Oserai-je dire que c’est le comble de l’absurdité ? Il est clair que si Dreyfus se procurait l’écriture d’un autre officier, afin de la décalquer dans le bordereau et de rejeter au besoin sur lui ledit bordereau, son premier soin était de connaître le nom de l’homme dont il se procurait ainsi l’écriture.

À quoi vraiment lui aurait servi de décalquer l’écriture d’un autre homme s’il avait ignoré le nom de celui-ci et s’il n’avait pu le signaler aux juges ?

J’ai presque honte d’insister sur l’absurdité de ce raisonnement d’Esterhazy tant elle est évidente. Et il est incroyable que la Libre Parole ait pu prendre au sérieux, une minute, l’explication fantastique qu’elle insérait.

Il est évident que si Dreyfus s’était procuré, pour la décalquer, l’écriture d’un autre officier, il aurait su le nom de l’officier et au procès il l’aurait dit.
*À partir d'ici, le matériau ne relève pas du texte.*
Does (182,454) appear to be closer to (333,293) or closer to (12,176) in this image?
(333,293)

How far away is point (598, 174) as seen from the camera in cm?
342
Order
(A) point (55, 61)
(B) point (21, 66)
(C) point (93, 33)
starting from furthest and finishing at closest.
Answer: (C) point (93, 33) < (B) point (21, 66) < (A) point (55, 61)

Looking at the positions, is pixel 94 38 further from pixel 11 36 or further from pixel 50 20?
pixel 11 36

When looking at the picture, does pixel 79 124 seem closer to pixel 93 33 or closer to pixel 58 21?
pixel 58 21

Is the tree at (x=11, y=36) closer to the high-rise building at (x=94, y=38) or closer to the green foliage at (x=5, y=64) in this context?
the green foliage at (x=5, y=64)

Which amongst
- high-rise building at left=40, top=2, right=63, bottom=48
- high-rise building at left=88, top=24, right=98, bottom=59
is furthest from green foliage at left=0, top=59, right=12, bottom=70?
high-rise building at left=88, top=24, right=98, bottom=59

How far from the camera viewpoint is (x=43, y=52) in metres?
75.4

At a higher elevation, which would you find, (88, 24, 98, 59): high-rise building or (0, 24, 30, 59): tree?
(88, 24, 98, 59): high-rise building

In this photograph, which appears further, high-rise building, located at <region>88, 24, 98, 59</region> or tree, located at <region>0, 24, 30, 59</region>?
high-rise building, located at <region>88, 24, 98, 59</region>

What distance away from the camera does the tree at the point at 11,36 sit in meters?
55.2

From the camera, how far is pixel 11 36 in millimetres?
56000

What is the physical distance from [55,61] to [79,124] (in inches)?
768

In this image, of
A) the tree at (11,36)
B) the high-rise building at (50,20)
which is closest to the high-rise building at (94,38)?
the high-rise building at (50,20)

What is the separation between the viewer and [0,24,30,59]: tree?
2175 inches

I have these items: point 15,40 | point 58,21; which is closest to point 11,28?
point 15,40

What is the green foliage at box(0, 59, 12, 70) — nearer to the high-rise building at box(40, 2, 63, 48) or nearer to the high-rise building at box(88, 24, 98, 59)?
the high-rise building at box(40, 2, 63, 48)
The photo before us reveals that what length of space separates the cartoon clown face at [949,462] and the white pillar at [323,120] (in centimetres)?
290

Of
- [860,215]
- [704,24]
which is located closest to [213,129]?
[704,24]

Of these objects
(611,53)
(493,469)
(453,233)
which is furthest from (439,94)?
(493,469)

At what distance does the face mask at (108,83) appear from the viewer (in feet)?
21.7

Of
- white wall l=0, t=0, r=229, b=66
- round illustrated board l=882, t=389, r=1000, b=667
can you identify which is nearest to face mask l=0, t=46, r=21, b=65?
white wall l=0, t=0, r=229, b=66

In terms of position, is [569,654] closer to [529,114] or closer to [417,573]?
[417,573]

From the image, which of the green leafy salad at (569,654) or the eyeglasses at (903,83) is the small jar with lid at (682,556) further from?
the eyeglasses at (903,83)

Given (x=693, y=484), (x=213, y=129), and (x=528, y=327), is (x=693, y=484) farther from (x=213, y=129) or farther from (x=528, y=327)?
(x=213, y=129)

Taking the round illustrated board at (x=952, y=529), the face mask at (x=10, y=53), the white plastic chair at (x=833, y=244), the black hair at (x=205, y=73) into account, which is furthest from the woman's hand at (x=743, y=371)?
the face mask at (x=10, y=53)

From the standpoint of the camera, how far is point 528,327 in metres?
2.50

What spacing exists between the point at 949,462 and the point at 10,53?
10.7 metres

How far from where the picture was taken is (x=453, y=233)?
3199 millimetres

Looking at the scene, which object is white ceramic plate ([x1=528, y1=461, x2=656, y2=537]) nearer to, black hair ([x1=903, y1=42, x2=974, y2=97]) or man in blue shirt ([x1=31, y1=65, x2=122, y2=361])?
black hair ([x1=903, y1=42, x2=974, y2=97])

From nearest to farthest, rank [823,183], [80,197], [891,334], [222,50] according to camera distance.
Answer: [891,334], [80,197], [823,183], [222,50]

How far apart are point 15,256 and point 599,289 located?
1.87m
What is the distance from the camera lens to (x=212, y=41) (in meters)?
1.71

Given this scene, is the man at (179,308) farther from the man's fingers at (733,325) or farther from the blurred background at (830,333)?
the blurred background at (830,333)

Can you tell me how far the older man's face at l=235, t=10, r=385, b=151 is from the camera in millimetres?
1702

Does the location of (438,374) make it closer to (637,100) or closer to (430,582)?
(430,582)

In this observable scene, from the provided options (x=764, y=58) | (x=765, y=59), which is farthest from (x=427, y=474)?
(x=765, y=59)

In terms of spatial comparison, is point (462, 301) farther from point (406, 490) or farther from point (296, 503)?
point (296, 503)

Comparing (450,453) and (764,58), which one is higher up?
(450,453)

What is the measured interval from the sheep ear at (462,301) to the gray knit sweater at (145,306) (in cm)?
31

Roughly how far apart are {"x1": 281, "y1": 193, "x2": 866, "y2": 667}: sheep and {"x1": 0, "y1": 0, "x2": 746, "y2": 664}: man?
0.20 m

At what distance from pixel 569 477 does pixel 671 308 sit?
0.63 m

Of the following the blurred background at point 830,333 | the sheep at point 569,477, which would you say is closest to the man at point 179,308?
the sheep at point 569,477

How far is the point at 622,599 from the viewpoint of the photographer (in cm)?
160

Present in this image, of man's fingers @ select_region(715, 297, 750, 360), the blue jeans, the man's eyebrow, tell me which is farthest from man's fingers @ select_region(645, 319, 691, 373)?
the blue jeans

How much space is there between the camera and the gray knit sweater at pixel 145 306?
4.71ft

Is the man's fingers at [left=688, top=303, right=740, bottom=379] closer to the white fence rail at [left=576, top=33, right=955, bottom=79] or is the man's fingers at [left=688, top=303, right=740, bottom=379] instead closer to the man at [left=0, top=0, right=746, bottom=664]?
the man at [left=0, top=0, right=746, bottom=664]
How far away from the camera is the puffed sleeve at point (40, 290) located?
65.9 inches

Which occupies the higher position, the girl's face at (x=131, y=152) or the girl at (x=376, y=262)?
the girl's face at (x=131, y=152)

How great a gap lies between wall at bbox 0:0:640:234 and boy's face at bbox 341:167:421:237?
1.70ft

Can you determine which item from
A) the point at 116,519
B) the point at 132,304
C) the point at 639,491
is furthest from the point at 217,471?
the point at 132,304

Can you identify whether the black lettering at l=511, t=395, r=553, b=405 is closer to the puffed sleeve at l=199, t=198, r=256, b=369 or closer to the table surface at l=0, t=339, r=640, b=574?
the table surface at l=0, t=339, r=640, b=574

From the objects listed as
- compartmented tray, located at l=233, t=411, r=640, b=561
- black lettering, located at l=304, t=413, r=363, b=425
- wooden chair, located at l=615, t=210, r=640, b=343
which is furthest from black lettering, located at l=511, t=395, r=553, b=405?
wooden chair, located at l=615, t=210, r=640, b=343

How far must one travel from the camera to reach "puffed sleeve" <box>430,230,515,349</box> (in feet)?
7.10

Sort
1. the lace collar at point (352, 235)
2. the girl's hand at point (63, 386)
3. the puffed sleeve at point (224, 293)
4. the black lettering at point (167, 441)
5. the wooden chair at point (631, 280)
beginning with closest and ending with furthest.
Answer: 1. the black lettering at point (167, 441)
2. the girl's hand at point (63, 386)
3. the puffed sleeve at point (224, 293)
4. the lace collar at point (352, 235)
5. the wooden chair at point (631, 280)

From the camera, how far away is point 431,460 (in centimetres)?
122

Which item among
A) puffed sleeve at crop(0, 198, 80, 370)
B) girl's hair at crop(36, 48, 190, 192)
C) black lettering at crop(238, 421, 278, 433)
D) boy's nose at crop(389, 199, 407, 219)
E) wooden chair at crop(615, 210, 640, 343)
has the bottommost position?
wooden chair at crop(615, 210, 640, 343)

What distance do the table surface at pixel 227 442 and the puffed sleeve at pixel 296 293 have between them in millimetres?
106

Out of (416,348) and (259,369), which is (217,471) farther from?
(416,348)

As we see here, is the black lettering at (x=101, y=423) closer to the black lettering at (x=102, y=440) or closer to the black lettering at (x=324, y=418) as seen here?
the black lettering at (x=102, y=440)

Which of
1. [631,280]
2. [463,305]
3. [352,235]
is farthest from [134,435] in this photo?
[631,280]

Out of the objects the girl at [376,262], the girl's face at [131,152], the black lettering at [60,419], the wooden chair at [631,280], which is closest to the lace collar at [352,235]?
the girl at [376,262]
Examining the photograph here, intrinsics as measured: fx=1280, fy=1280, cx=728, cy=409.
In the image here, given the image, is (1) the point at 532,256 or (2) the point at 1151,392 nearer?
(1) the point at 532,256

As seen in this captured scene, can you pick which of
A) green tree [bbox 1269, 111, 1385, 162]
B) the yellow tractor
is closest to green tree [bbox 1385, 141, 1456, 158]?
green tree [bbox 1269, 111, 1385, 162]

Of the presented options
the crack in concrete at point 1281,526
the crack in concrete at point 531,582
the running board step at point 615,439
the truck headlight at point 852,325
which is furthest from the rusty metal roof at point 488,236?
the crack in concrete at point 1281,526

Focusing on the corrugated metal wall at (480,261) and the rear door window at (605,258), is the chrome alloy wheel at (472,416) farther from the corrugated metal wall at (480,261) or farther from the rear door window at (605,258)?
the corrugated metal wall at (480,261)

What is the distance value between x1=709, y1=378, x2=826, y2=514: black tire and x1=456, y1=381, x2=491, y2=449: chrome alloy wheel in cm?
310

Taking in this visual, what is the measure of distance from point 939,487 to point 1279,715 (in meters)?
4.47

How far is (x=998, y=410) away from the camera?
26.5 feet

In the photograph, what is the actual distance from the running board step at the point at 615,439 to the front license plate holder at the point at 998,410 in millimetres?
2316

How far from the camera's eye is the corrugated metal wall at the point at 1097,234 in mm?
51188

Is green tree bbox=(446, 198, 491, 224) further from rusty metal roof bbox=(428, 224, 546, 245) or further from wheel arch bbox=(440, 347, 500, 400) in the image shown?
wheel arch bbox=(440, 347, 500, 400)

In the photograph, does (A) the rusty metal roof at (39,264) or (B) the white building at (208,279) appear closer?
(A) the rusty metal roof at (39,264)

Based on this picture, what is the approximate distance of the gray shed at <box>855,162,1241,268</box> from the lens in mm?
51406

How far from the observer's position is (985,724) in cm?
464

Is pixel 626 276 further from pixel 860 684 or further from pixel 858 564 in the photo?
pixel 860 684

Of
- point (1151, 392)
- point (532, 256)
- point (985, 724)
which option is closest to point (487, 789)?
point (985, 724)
S’il ne l’a pas dit, c’est qu’il ne l’a pas su ; s’il ne l’a pas su, c’est qu’il n’avait pas décalqué son écriture, et si l’écriture d’Esterhazy n’a pas été décalquée par Dreyfus, c’est que le bordereau était de l’écriture d’Esterhazy et aussi de la main d’Esterhazy ; c’est qu’Esterhazy est le véritable auteur du bordereau, le véritable traître.


II

Mais Esterhazy se heurte à une autre difficulté : il n’est pas obligé seulement d’expliquer comment Dreyfus, au moment du procès, ignorait le nom de l’homme dont il n’avait décalqué l’écriture que pour pouvoir le nommer. Il est obligé encore d’expliquer, comment Dreyfus, deux ans après sa condamnation, avait appris, à l’île du Diable, le nom d’Esterhazy.